А мне, как ты помнишь, в шестнадцать лет пришлось привыкать к такому огромному изменению в жизни, как развод родителей и переезд из Чикаго в Лондон, что, разумеется, прошло совершенно безболезненно.
— У тебя теперь два дома, и ты получаешь в два раза больше подарков, на что тебе сетовать? — ворчит он. — И это была твоя идея.
— Моей идеей была школа балета в Лондоне, а не окончание вашего брака!

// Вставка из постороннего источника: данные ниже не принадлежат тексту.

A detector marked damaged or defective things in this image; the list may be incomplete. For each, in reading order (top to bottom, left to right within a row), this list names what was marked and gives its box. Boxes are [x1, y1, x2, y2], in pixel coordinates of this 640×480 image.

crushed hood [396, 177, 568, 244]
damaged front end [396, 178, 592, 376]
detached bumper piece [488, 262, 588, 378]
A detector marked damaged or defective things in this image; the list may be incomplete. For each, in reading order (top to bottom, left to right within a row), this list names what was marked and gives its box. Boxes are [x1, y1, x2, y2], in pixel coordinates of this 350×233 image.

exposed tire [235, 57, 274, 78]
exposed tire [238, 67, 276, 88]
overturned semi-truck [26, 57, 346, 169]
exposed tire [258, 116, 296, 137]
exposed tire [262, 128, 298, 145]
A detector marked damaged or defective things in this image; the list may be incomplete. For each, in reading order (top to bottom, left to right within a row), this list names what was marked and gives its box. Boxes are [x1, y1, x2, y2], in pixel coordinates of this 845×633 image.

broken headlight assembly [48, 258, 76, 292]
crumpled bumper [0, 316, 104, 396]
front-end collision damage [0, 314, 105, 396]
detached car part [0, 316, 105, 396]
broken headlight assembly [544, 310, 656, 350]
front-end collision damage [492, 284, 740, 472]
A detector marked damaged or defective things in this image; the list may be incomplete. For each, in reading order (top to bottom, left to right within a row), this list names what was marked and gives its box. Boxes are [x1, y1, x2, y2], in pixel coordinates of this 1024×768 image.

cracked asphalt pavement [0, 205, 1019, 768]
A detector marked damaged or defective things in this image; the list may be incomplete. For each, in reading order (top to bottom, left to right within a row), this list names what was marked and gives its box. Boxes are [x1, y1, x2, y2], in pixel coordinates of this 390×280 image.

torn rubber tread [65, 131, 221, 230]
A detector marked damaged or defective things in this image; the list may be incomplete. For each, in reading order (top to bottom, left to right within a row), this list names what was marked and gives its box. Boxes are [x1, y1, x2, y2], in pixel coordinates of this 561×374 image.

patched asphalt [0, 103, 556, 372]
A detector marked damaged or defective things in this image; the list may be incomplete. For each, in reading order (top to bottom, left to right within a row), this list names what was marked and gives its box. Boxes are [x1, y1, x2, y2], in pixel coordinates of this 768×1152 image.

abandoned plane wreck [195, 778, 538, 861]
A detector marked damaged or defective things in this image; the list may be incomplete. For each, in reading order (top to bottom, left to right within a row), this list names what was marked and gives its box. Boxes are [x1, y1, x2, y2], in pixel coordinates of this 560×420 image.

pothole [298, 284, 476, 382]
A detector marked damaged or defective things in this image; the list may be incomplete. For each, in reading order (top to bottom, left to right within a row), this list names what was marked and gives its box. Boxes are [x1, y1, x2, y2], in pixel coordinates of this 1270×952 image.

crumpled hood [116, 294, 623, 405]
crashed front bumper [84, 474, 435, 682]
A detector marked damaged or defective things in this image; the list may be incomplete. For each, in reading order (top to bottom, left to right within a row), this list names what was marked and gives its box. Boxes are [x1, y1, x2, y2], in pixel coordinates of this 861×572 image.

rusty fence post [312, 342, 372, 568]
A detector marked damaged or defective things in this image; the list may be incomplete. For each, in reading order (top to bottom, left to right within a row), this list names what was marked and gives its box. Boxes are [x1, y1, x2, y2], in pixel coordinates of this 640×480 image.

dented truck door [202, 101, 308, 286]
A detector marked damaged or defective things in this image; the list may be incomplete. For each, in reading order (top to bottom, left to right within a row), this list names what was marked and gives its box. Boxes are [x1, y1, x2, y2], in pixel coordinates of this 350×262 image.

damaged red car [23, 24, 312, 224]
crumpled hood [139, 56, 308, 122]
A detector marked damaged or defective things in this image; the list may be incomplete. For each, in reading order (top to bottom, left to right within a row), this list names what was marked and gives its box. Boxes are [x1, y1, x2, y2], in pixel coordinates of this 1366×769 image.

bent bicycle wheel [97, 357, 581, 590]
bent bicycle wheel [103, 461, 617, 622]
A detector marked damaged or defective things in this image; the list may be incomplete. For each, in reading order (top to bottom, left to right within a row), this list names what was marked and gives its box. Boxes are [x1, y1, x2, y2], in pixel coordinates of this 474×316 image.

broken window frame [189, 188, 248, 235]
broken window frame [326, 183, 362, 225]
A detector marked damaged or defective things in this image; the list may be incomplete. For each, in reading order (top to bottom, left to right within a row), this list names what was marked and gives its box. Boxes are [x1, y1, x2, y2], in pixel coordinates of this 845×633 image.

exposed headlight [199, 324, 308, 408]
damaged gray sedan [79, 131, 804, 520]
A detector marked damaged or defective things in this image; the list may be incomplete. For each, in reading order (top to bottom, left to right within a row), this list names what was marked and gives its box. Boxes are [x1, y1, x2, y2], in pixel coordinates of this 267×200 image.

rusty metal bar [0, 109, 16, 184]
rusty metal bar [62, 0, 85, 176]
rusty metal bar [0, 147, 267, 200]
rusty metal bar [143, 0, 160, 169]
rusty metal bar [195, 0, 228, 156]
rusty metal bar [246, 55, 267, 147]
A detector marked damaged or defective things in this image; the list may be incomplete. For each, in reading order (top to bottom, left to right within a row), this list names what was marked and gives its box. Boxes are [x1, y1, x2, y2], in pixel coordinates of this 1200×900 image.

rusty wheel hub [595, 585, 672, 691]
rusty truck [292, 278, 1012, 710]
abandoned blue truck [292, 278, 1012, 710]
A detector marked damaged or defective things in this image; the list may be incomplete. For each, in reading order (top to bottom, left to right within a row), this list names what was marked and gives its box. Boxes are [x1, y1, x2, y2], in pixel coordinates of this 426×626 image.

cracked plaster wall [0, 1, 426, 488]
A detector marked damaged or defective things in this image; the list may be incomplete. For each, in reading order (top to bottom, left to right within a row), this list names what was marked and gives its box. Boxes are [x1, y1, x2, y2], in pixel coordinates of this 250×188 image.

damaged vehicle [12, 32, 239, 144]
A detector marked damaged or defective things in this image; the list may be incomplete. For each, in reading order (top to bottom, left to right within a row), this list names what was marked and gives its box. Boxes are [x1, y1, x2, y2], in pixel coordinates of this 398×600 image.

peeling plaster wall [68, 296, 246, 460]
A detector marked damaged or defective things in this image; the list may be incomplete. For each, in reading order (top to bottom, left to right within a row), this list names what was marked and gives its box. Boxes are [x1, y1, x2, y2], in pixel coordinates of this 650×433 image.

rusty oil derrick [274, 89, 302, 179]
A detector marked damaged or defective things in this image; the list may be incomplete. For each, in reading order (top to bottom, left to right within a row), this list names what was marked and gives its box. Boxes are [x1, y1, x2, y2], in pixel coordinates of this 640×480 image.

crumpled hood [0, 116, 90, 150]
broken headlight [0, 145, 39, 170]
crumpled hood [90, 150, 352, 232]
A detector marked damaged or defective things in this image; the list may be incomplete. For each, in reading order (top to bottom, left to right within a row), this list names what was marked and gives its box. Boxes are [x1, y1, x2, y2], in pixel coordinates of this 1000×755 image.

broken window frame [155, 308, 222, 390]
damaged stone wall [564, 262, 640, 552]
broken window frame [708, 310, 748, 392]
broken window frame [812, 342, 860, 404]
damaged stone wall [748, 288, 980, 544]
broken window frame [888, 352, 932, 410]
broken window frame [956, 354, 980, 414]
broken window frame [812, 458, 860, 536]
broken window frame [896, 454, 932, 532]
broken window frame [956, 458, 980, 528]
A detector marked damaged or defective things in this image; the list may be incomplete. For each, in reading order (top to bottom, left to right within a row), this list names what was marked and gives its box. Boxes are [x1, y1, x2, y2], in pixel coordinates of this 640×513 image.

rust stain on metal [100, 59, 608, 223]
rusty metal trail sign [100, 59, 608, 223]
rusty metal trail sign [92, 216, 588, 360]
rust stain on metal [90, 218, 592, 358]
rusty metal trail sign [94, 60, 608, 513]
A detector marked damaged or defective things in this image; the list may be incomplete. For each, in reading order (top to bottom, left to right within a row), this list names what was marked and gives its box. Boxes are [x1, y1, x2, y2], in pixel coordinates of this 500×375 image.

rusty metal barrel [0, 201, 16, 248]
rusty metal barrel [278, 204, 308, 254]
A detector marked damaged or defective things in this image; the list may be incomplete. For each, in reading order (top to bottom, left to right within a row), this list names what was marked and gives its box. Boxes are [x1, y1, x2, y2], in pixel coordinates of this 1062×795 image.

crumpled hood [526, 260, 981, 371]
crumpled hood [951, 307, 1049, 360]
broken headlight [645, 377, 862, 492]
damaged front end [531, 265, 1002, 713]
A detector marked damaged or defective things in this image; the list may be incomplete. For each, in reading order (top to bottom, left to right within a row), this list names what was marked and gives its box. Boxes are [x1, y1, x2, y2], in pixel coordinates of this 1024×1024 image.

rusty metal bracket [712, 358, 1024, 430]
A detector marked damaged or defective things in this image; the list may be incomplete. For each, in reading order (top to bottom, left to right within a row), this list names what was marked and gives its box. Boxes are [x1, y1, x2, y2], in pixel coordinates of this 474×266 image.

— А-а, школа балета! Я думал, ты говоришь: «Заканчивайте это». Я ошибся. Выходит, мы должны переехать обратно в Чикаго и снова сойтись?
— Не-а.
Он слышит улыбку в ее голосе и понимает, что все в порядке.
— И ты ведь не считаешь, что я мог остаться в Чикаго, когда ты перебралась на другой край света? — спрашивает он.
— Но сейчас мы с тобой в разных странах, папа! — смеется она.
— Ирландия — это всего лишь поездка по работе. Я вернусь в Лондон через несколько дней. Правда, Бэа, больше никуда меня не тянет, — уверяет он ее.
Разве что перебраться в хороший пятизвездочный отель.
— Мы с Питером подумываем начать жить вместе, — говорит она как бы между прочим.
— Ты не ответила на мой вопрос, — говорит он, не обращая внимания на ее последнюю реплику. — Неужели звук выпускаемых газов настолько забавен, чтобы заставить людей потерять интерес к какому-нибудь невероятному шедевру мирового искусства?
— Надо понимать, ты не хочешь говорить о том, что я стану жить с Питером?
— Ты еще ребенок. Помнишь свой игрушечный домик? Я его сохранил. Вот в него вы с Питером можете въехать. Я поставлю его в гостиной, будет очень мило и удобно.
— Мне восемнадцать. Я уже больше не ребенок. Я целых два года живу одна вдали от дома.
— Одна ты жила только год. Твоя мать бросила меня на второй год, чтобы приехать к тебе, если я не ошибаюсь.